Matter of Human Performance, Inc. (Commissioner of Labor)
2006 NY Slip Op 02953 [28 AD3d 971]
April 20, 2006
Appellate Division, Third Department
Published by New York State Law Reporting Bureau pursuant to Judiciary Law § 431.
As corrected through Wednesday, June 21, 2006


In the Matter of Human Performance, Inc., Doing Business as Woodstock Spa & Wellness, Appellant. Commissioner of Labor, Respondent.

[*1]

Appeal from a decision of the Unemployment Insurance Appeal Board, filed September 28, 2004, which, upon reconsideration, adhered to its prior decision assessing Human Performance, Inc. for additional unemployment insurance contributions on remuneration paid to massage therapists and others similarly situated.

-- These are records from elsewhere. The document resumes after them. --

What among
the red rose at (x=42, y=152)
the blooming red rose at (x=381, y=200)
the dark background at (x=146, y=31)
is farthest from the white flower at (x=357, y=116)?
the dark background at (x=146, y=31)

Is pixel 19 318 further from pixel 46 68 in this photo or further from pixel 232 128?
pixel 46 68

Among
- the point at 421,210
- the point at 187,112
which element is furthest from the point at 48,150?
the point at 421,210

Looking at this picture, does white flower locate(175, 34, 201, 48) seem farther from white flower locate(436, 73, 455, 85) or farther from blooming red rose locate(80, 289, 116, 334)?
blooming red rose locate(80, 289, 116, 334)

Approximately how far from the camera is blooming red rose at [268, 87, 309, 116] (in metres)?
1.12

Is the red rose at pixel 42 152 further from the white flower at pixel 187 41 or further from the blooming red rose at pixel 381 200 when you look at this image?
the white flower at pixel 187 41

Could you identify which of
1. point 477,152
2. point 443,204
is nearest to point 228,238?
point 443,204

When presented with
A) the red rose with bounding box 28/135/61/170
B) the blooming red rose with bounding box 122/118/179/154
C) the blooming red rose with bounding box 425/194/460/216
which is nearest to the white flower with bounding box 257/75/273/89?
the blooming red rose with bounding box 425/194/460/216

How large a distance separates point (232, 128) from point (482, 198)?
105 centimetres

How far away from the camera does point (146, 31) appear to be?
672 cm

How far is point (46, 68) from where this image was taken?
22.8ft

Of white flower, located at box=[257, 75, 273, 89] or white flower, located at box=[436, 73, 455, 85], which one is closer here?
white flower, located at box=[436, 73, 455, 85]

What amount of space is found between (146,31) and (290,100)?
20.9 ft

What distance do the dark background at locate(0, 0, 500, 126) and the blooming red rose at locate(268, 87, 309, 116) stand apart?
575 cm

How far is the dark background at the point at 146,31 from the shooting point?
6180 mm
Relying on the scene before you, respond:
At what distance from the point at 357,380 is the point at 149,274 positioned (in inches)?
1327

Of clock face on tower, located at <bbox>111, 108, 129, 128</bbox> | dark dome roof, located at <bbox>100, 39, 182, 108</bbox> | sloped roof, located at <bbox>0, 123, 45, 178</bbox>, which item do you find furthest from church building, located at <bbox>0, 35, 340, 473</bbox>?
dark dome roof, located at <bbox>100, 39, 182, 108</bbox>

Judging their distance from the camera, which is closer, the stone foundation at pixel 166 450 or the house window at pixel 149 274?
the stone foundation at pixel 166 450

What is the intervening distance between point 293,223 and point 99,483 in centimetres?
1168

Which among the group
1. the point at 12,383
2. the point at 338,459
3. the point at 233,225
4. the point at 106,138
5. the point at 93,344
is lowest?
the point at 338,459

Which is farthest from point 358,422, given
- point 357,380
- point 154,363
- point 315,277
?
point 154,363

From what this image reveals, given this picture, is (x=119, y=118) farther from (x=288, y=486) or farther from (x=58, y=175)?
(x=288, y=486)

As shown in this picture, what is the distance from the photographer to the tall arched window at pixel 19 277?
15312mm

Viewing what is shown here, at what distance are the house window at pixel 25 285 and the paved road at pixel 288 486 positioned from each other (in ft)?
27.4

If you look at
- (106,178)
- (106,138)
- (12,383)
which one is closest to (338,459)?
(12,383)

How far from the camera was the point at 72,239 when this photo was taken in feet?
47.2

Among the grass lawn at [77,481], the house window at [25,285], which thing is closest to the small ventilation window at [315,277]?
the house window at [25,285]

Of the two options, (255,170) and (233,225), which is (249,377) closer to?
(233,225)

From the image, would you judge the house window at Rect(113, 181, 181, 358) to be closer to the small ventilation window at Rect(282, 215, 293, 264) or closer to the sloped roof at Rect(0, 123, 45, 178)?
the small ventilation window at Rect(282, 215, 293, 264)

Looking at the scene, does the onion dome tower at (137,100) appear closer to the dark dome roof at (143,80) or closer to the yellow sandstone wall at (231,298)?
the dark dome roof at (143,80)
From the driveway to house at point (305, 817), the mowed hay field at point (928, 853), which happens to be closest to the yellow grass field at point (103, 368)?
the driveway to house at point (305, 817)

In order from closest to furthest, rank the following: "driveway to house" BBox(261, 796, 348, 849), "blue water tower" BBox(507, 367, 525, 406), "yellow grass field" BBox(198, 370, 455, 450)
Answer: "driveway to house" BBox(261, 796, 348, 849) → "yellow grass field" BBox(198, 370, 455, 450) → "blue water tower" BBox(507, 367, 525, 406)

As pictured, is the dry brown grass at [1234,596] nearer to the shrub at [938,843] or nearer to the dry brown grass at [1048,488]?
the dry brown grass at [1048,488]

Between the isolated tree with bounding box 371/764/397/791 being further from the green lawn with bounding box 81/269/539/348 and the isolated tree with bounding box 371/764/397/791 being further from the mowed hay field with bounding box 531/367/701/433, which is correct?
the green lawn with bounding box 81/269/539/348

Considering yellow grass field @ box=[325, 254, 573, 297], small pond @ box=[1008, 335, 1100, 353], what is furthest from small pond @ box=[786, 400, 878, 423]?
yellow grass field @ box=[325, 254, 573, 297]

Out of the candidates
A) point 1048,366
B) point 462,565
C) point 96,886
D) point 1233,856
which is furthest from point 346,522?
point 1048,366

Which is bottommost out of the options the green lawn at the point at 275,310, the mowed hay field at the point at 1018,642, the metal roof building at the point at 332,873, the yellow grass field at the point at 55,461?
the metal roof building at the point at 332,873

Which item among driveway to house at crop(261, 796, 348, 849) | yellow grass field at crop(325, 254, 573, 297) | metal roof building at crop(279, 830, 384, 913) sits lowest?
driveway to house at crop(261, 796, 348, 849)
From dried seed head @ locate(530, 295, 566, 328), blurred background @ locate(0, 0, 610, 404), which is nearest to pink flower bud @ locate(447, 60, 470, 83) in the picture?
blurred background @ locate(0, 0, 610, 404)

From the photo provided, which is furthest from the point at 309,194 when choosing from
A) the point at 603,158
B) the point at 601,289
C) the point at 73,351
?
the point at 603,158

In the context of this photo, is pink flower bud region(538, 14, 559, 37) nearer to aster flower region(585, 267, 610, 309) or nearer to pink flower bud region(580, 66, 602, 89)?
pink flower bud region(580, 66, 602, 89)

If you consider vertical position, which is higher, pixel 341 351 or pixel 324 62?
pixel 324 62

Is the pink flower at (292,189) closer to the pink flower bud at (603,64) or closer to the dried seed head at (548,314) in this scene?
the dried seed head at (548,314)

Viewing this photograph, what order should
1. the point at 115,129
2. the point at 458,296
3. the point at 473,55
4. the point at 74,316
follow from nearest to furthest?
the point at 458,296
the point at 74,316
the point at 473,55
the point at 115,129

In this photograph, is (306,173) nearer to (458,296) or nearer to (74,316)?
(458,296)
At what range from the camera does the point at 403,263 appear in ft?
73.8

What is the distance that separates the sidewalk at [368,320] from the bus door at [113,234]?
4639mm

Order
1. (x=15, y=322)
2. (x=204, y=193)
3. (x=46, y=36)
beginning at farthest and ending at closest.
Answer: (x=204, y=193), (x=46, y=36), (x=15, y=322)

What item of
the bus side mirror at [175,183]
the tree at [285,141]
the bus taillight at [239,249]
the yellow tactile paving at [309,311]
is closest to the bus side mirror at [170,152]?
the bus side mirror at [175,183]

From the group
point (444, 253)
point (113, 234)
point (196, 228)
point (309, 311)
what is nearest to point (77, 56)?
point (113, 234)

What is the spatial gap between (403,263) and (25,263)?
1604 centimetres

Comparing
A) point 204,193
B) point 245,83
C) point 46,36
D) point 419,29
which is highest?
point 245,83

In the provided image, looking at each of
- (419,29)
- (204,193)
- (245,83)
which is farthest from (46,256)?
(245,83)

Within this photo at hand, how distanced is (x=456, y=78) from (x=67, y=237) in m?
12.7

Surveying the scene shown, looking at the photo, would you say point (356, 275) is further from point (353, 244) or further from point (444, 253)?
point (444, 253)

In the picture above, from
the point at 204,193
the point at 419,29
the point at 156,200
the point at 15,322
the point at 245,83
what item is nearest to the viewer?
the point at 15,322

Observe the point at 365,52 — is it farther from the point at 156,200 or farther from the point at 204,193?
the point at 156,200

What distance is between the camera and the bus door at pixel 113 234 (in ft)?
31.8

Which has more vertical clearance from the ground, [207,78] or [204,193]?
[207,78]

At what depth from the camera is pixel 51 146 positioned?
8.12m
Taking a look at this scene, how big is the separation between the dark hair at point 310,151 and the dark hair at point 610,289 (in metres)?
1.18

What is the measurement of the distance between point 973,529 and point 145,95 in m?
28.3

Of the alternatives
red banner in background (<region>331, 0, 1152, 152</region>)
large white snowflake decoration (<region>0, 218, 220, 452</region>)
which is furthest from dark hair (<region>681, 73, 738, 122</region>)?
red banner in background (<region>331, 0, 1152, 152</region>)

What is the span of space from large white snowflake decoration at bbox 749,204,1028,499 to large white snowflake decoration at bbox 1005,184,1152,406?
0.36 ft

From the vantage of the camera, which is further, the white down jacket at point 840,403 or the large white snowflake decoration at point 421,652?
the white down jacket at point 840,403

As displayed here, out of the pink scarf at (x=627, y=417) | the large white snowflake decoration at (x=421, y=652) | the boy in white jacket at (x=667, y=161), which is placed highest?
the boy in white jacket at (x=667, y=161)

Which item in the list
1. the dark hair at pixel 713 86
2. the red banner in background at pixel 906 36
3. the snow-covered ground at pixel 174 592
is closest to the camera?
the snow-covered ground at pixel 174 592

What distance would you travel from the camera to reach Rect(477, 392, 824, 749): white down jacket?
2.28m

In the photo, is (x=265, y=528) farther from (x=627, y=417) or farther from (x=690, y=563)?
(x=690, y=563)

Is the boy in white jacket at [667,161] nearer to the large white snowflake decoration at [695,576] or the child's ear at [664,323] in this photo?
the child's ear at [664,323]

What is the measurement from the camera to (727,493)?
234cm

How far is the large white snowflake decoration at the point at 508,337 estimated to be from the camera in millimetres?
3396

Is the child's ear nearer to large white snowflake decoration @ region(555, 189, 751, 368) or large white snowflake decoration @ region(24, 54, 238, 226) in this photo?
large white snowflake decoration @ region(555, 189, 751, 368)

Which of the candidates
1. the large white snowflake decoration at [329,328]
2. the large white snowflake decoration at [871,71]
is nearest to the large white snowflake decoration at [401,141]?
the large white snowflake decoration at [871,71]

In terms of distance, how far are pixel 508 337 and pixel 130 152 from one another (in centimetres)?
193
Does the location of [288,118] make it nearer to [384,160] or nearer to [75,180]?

Human Performance, Inc., doing business as Woodstock Spa & Wellness (hereinafter Woodstock), is a wellness center and day spa that provides a variety of services and employs many different professionals, including yoga instructors, exercise physiologists, aestheticians, massage therapists and nail technicians. It was assessed additional unemployment insurance contributions for massage therapists and aestheticians (hereinafter collectively referred to as therapists) who the Department of Labor regarded as Woodstock's employees. The Unemployment Insurance Appeal Board ultimately ruled that the therapists were Woodstock's employees and adhered to this decision upon reconsideration. This appeal ensued.

We affirm. Evidence was presented that Woodstock established the fees charged for the services rendered by the therapists, a percentage of which they received, scheduled services for its clients during times when the therapists agreed to be available for work, fielded customer complaints, furnished the therapists with workers' compensation coverage and provided the space, equipment and supplies for the therapists to perform their services. In our view, such [*2]evidence establishes that Woodstock maintained control over important aspects of the therapists' work so as to be considered their employer, notwithstanding other evidence in the record that would support a contrary conclusion (see Matter of Kloss [Greater Saratoga Corp.—Sweeney], 220 AD2d 964 [1995]). Therefore, we decline to disturb the Board's decision.

Crew III, J.P., Peters, Carpinello, Mugglin and Lahtinen, JJ., concur. Ordered that the decision is affirmed, without costs.